Daniel nickte. »Na gut. Es bleibt uns ja wohl auch nichts anderes übrig.« Er dachte an seine Firma, die kurz vor dem Ruin stand. Wenn es ihm nicht gelang, neue Aufträge zu bekommen, war alles verloren. Dann muss ich auch das Haus hier verkaufen, dachte er. In dieser Situation habe ich wirklich keine Zeit, mich auch noch um Ulrike zu kümmern.

Carsta hatte inzwischen ständig weitergesprochen, und er hatte zu allem genickt.

»Wenn du willst, kannst du Ulrike schon in den nächsten Tagen nach Sophienlust bringen«, sagte sie jetzt. »Hier habe ich alles aufgeschrieben. Wo das Heim liegt und wie die Heimleiterin heißt.« Sie reichte ihm einen Zettel, den er apathisch einsteckte.

»Wann fliegst du nach Rom?«

»Morgen oder übermorgen«, antwortete sie und strich sich eine rote Haarsträhne aus dem Gesicht. Sie trug einen langen Hausmantel aus weißer Seide. »Wenn die Probeaufnahmen gut ausfallen, bekomme ich die Hauptrolle.« Sie trat zu dem hohen Barockspiegel und betrachtete sich prüfend. Zuerst ihr Gesicht, dann ihre gertenschlanke Figur. Es gibt nichts an mir auszusetzen, dachte sie. Ich kann es mit jeder Achtzehnjährigen aufnehmen, was mein Aussehen betrifft. Und was Erfahrung und Können angeht, bin ich jeder jungen Schauspielerin überlegen.

»Wie viel bekommst du für die Hauptrolle in diesem Film?«, fragte Daniel.

Carsta schürzte die Lippen. »Hunderttausend sind es bestimmt.«

Er hielt unwillkürlich die Luft an. Nur die Hälfte davon würde ausreichen, um den drohenden Konkurs von meiner Firma abzuwenden, dachte er und schaute seine schöne Frau an, die ein paar Grimassen vor dem Spiegel schnitt. »Es ist eine komische Rolle«, sagte sie.

Doch Daniel hörte ihr gar nicht zu. Ihn beherrschte nur noch ein Gedanke. Wenn Carsta mir hilft, wenn sie nur einen Teil ihrer Gage in mein Unternehmen steckt, sind wir gerettet, dachte er. Er schaute sie fragend an. »Was willst du mit dem vielen Geld machen?«

»Bis jetzt habe ich es noch nicht.«

»Aber wenn du es kriegst«, sagte er drängend. »Nehmen wir einmal an, du bekommst die Rolle?«

Sie wirbelte in einer Pirouette herum. »Du glaubst doch nicht etwa, dass ich mein sauer verdientes Geld in dein Pleiteunternehmen stecke?«

»Aber, Carsta …«

Weiter kam er nicht. »Du weißt doch genauso gut wie ich, dass du ruiniert bist«, erklärte sie hart.

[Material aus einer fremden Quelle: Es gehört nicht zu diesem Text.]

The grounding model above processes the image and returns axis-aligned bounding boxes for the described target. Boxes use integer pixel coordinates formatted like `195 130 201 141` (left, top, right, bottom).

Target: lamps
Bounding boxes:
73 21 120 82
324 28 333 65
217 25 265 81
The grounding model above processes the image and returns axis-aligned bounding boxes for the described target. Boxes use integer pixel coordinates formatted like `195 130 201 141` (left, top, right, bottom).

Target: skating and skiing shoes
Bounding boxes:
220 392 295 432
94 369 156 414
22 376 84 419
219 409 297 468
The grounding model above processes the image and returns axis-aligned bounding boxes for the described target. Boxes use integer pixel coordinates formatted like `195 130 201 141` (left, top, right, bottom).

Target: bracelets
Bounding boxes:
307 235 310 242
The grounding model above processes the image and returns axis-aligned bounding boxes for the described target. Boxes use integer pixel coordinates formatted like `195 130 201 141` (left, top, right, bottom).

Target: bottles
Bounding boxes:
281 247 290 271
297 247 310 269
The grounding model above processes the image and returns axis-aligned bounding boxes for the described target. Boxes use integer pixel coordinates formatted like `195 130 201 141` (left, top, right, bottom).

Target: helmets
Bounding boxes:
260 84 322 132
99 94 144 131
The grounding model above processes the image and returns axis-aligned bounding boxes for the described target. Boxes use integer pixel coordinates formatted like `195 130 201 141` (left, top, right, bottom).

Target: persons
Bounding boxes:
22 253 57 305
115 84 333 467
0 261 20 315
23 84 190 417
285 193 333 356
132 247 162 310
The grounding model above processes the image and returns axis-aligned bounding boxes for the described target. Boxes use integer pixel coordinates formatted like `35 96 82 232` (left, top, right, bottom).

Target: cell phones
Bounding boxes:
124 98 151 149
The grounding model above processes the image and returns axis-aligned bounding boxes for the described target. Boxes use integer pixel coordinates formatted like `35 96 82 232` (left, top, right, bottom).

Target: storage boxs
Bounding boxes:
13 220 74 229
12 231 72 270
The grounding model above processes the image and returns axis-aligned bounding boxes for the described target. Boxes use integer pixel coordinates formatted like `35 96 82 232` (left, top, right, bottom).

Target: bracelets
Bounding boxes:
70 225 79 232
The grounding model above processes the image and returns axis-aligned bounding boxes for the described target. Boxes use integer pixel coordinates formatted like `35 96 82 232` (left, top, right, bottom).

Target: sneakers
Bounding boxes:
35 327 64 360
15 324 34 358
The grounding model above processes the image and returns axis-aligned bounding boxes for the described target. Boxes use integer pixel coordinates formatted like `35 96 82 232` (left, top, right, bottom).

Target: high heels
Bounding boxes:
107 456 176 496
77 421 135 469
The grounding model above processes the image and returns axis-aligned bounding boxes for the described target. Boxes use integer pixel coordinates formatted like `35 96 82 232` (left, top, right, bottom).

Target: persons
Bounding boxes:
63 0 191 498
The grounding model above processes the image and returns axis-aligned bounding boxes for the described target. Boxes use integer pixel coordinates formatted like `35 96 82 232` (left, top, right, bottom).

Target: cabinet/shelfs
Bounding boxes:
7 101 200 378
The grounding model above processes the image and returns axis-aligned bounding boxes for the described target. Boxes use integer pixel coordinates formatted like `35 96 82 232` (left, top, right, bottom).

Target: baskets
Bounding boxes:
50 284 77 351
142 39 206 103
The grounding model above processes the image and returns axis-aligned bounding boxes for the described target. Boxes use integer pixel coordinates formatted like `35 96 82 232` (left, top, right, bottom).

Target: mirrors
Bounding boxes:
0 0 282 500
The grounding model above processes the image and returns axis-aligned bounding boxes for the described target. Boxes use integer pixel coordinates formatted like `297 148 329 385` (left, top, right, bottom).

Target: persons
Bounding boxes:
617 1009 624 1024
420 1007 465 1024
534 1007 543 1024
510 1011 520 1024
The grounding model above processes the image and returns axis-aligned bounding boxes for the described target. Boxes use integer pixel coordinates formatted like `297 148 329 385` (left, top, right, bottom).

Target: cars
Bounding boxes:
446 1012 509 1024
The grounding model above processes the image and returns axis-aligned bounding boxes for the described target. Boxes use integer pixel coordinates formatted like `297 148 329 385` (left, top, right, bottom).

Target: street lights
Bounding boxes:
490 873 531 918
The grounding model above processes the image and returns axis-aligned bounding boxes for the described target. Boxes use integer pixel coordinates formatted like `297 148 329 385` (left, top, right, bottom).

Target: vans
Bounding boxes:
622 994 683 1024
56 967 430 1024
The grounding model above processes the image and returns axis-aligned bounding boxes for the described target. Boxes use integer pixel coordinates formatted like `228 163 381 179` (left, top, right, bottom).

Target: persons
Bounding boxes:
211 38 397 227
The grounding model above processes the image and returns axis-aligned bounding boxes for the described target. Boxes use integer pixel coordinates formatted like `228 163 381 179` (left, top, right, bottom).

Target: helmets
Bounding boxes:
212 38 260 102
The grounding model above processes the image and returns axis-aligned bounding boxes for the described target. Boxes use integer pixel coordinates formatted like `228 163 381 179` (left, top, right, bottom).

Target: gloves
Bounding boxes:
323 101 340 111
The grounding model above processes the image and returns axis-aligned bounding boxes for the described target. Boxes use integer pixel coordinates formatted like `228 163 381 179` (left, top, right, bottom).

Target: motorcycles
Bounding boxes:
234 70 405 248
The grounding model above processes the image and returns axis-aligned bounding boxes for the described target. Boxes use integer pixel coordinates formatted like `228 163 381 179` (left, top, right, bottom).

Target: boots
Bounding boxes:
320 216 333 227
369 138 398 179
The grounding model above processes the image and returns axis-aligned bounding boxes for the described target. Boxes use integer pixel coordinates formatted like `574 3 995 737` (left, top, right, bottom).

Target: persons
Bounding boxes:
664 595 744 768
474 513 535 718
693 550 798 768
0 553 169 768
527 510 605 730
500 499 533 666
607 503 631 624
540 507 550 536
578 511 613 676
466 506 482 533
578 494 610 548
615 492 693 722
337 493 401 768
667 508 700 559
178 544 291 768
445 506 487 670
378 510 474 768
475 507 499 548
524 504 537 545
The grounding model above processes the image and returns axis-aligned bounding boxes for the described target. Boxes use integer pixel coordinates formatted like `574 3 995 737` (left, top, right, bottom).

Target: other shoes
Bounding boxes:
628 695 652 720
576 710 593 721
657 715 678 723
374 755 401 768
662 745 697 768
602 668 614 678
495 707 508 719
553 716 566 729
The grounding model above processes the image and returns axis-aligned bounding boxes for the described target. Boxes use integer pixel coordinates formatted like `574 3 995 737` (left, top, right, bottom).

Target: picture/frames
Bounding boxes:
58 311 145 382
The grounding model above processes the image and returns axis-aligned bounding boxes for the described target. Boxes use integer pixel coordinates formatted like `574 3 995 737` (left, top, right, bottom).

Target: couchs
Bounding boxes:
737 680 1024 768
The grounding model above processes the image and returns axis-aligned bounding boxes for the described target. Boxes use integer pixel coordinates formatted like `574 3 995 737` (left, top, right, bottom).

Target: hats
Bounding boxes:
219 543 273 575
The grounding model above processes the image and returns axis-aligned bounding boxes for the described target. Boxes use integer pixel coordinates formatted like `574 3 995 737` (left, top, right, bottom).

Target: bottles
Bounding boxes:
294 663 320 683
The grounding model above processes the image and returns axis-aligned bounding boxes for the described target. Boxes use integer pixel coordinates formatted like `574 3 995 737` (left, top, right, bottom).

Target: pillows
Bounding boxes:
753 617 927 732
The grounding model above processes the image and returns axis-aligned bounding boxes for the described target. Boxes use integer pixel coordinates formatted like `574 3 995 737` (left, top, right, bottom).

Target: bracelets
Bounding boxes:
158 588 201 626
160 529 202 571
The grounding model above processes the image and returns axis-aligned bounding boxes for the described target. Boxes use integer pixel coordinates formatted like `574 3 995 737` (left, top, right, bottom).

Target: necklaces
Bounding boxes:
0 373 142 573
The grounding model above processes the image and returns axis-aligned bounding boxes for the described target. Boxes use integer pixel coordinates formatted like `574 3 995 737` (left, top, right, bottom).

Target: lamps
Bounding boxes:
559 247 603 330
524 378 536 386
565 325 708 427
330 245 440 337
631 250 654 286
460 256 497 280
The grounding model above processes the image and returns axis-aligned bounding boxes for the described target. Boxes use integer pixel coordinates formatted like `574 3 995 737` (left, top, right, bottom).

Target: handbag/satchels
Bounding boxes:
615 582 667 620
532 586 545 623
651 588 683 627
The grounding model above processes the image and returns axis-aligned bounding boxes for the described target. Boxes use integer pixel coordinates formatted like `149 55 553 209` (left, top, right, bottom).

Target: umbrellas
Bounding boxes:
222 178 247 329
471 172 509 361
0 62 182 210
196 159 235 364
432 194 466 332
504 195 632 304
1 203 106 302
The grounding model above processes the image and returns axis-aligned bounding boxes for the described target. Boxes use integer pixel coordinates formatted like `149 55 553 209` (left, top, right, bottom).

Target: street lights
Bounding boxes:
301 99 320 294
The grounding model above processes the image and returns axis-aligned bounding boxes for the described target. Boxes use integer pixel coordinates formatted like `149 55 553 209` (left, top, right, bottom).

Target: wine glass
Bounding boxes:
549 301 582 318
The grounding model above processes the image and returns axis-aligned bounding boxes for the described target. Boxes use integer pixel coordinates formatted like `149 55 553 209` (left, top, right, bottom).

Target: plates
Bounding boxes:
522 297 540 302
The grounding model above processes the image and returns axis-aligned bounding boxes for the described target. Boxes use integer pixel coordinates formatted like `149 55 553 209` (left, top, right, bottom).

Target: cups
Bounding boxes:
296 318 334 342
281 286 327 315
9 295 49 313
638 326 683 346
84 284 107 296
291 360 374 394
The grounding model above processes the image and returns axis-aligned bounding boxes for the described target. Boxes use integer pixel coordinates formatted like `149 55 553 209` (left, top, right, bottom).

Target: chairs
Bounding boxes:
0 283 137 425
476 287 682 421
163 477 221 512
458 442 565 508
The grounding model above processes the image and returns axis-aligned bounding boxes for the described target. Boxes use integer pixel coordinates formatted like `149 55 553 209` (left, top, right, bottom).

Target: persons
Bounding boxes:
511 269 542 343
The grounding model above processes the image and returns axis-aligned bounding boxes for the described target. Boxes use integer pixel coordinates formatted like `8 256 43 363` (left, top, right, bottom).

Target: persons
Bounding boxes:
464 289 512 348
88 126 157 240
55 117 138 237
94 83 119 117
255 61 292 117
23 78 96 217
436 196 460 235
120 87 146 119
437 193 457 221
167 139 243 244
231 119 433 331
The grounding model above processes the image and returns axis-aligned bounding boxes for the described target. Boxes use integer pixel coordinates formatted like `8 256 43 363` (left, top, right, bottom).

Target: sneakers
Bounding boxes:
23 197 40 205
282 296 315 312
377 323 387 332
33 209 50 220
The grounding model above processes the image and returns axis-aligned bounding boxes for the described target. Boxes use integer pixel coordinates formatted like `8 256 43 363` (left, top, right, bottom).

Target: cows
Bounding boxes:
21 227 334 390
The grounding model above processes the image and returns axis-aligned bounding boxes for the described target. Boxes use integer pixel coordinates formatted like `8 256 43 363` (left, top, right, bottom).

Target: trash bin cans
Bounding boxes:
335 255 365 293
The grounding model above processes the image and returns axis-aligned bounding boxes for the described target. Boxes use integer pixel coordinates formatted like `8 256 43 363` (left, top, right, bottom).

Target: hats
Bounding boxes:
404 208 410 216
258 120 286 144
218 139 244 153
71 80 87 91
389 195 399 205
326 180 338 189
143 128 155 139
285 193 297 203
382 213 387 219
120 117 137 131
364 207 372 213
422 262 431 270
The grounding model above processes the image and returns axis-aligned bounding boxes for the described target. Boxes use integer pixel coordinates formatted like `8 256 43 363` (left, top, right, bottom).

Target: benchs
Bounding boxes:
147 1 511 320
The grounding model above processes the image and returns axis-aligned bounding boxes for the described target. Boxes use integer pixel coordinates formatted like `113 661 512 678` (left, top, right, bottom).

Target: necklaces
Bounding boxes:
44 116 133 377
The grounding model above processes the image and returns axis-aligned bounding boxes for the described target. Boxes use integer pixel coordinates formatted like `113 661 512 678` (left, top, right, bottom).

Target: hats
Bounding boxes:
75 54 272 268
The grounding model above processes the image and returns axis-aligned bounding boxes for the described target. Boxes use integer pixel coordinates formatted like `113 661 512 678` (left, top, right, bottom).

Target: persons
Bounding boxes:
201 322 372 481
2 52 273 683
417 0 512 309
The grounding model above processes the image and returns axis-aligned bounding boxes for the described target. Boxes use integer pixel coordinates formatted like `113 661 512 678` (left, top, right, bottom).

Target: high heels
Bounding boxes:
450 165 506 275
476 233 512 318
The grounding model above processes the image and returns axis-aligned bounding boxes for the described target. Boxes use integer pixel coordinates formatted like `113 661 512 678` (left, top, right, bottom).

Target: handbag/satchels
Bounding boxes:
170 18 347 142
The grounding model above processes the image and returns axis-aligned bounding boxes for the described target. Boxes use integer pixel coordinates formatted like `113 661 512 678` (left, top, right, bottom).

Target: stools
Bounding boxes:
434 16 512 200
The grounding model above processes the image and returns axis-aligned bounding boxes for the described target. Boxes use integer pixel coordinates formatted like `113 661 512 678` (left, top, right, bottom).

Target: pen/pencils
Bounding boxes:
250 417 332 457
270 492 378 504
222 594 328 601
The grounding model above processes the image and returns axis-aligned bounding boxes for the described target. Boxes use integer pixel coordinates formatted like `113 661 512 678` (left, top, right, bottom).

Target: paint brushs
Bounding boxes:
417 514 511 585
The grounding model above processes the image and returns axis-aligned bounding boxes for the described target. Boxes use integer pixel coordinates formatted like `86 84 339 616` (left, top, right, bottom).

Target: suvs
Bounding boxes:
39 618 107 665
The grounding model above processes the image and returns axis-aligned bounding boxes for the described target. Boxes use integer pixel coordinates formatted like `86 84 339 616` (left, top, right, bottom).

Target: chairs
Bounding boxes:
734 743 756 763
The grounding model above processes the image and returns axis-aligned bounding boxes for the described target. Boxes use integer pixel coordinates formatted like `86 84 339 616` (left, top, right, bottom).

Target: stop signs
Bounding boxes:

»Ich könnte wieder hochkommen. Das, was mir fehlt, ist Kapital.«

»Und Aufträge«, ergänzte sie. »Was nützt es, wenn ich mein Geld in dein Unternehmen stecke und du keine Aufträge heranbringst? Dann ist mein Geld auch noch beim Teufel.«

Damit hatte sie natürlich recht. »Ich werde Aufträge heranschaffen«, versprach er ihr.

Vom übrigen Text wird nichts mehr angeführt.